_TASK TO CARRY OUT_
Rewrite the Trek TTX thread from "IM World championships" to "make it a disc.", switching every "Bontrager" to "Zipp".

_SOURCE TEXT_

-- Begin --

# Trek TTX (Chris Lieto)



## SPINDAWG (Aug 24, 2003)

IM World championships in Clearwater the bikes were resting in transition so here's Chris Lieto's TTX. What can you say? Its super aero,with the two aero Bontrager bottles,new Bontrager disc,Aerolus rim and a carbon section to make it a disc.

Lot a nice bikes but this one stood out the most. I don't have a TT bike in my stable but I'm thinking one could be in the near future.


----------



## uzziefly (Jul 15, 2006)

I've seen it at my LBS but this one here looks WICKED man... I don't have a need for a TT bike but if I EVER get one, it'd be the TTX without question. I read on Trek's website in a video interview with one of Discovey's mechanics who said that other mechanics from all over talk about the TTX to them ad say it's sweet.
I like the black version Danielson used though(color wise) or even the blue Hincapie used.

Now, all I need is to justify that I should get a TT bike rather then another frame... How to justify this? No freaking idea...Will I get it? Probably not...


----------



## Richard (Feb 17, 2006)

Best of all, that looks like a Campy Record rear derailleur. Can't see the front and not sure about the brakes.


----------



## uzziefly (Jul 15, 2006)

Zero Gravity?


----------



## WhiskeyNovember (May 31, 2003)

uzziefly said:


> Zero Gravity?


That's what I was thinking, too.


----------



## uzziefly (Jul 15, 2006)

Although I see no reason to have a lighter set of brakes since it's essentially an Ironman event.. But what the heck...

You know if they're worth it or any good? How much lighter vs. DA?


----------



## SirBenno (Feb 2, 2005)

Zero G brakes are for cosmetics only, they don't actually work. Those brakes could be the new campys, they look similar to the Zero G's.


----------



## uzziefly (Jul 15, 2006)

SirBenno said:


> Zero G brakes are for cosmetics only, they don't actually work.


??? What're you talking about?? :idea:


----------



## CARBON110 (Apr 17, 2002)

I think SirBenno is attempting to say that, despite his 9 posts on RBR, zero gravity brakes do not work as well as dual pivot brakes because ZG are single pivot and we all know they are hella light but do not possess the stopping power of duals. However, for those who ride mucho grande, then they work just fine. But for noobs just getting into the sport who have not refined their handling skills and judgment on the bike they are not recommended

d=(^^)z

valid point SirBenno and welcome to RBR!

-- End --

_PROVIDED INFORMATION_
-- Begin --

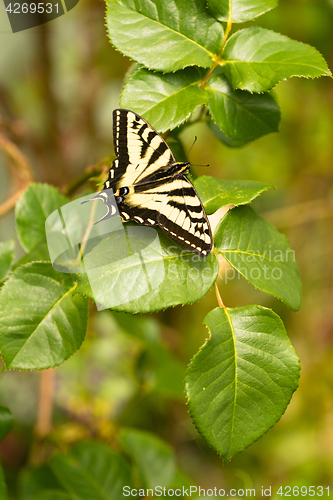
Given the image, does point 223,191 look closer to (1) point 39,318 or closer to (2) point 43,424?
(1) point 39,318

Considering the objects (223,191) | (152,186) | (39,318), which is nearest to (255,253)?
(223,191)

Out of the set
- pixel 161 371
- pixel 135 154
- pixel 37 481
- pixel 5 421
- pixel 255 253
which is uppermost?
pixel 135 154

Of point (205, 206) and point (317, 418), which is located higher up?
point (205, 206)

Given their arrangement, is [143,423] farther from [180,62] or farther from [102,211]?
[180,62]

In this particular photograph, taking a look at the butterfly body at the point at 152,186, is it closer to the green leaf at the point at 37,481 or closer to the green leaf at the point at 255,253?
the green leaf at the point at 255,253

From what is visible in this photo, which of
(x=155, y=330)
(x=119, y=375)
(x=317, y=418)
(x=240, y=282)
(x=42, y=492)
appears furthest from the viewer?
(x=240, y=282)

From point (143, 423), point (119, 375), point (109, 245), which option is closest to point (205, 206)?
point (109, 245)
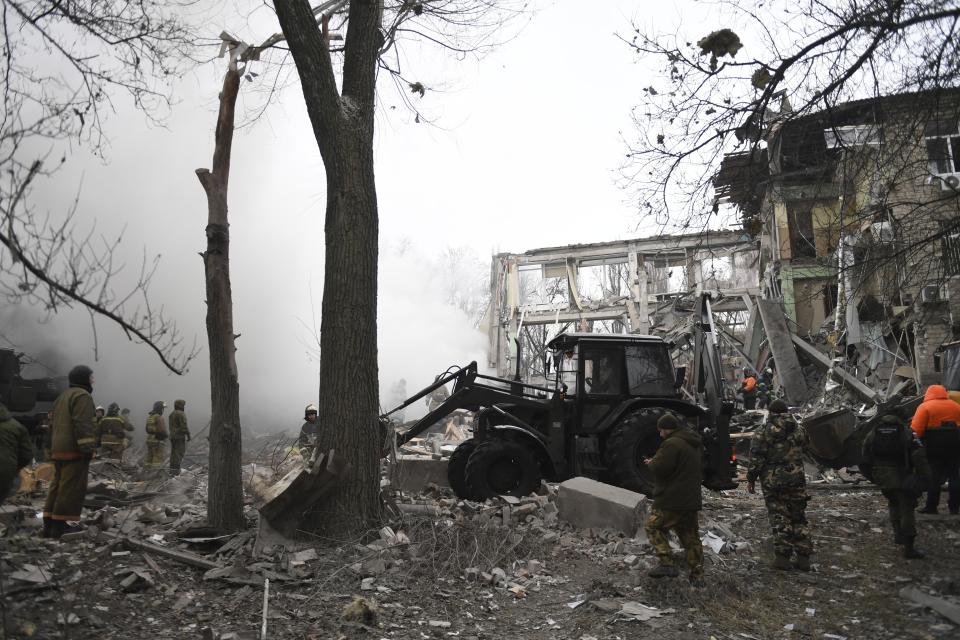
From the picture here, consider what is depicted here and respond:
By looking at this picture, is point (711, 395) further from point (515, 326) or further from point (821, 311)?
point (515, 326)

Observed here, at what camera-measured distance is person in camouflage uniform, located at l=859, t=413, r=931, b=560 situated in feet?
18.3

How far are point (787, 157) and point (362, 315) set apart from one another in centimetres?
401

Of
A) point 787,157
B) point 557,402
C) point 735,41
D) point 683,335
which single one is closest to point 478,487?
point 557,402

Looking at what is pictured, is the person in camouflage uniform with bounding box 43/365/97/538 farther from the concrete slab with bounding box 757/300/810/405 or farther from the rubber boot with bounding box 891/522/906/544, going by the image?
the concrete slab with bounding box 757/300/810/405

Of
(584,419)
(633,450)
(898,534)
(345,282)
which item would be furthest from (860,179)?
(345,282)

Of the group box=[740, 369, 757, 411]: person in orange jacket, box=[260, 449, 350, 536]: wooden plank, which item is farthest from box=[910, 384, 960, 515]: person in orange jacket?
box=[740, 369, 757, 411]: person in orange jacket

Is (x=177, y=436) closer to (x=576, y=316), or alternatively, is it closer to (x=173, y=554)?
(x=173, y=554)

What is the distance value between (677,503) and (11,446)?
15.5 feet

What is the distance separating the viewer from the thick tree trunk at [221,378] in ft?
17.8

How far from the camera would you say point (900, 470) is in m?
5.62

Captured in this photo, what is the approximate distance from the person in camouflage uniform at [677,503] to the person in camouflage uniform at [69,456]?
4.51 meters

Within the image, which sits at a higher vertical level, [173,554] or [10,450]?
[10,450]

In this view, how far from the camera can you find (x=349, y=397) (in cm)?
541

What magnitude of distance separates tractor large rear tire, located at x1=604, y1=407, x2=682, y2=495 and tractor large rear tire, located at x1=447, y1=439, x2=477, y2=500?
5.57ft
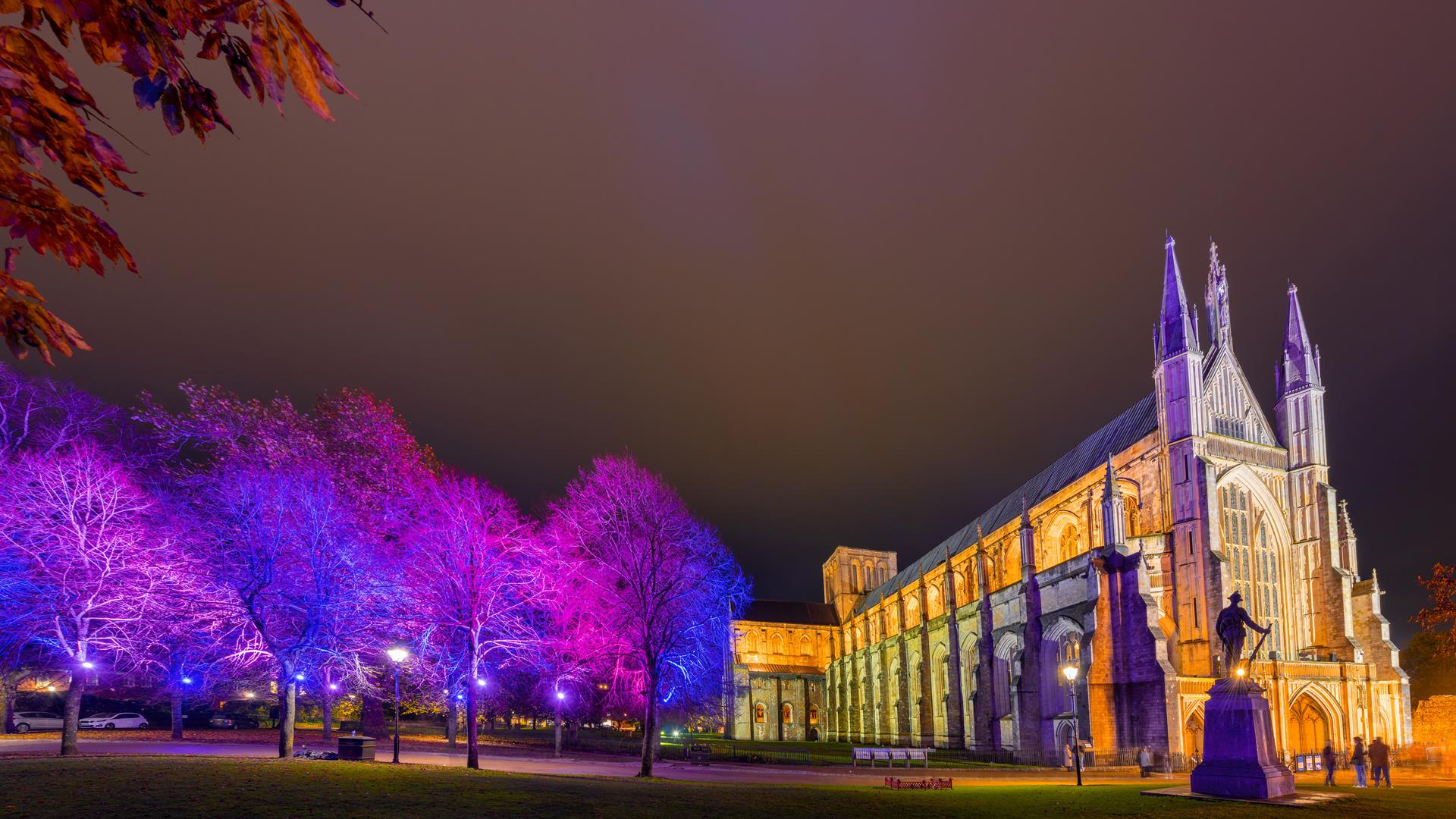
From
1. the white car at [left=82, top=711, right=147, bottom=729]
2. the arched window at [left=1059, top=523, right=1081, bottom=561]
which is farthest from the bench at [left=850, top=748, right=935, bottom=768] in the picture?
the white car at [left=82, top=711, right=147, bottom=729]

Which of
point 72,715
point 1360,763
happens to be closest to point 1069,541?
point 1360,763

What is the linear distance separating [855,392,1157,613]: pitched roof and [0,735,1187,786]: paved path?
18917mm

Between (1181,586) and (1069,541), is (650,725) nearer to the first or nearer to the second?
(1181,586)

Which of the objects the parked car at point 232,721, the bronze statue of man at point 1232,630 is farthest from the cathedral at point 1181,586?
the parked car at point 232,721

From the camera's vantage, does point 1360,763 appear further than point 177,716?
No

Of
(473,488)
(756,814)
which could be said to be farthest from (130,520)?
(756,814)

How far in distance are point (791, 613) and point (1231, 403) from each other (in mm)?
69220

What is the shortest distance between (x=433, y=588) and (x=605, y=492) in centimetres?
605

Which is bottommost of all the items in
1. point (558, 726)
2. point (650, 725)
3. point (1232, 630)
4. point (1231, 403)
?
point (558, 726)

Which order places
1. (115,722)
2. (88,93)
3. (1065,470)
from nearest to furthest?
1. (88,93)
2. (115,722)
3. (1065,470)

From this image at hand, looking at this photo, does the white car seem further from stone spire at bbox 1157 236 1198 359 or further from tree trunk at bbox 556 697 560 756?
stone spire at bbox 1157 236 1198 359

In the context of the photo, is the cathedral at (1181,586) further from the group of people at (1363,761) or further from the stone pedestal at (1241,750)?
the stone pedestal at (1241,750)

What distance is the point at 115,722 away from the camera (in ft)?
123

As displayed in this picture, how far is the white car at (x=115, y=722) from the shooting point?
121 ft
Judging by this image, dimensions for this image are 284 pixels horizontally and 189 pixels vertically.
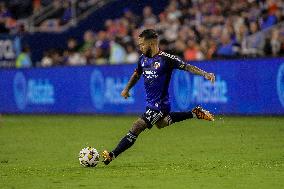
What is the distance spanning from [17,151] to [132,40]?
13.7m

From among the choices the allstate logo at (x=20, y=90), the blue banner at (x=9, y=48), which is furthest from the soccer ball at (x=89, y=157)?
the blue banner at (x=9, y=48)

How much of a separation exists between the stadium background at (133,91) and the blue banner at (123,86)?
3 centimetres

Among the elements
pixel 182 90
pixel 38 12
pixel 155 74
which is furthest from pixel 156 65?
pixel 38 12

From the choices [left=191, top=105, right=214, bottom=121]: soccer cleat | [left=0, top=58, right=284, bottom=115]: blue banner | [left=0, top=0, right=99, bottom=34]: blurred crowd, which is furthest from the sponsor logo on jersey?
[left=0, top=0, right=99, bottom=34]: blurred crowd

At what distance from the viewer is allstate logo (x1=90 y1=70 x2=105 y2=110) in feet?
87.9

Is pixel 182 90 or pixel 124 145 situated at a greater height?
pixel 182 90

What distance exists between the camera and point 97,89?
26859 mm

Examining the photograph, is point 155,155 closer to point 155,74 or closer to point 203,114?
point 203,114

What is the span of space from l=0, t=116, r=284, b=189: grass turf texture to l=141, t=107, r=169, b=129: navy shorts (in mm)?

-- End --

_RESPONSE TO THE EXERCISE_
IM World championships in Clearwater the bikes were resting in transition so here's Chris Lieto's TTX. What can you say? Its super aero,with the two aero Zipp bottles,new Zipp disc,Aerolus rim and a carbon section to make it a disc.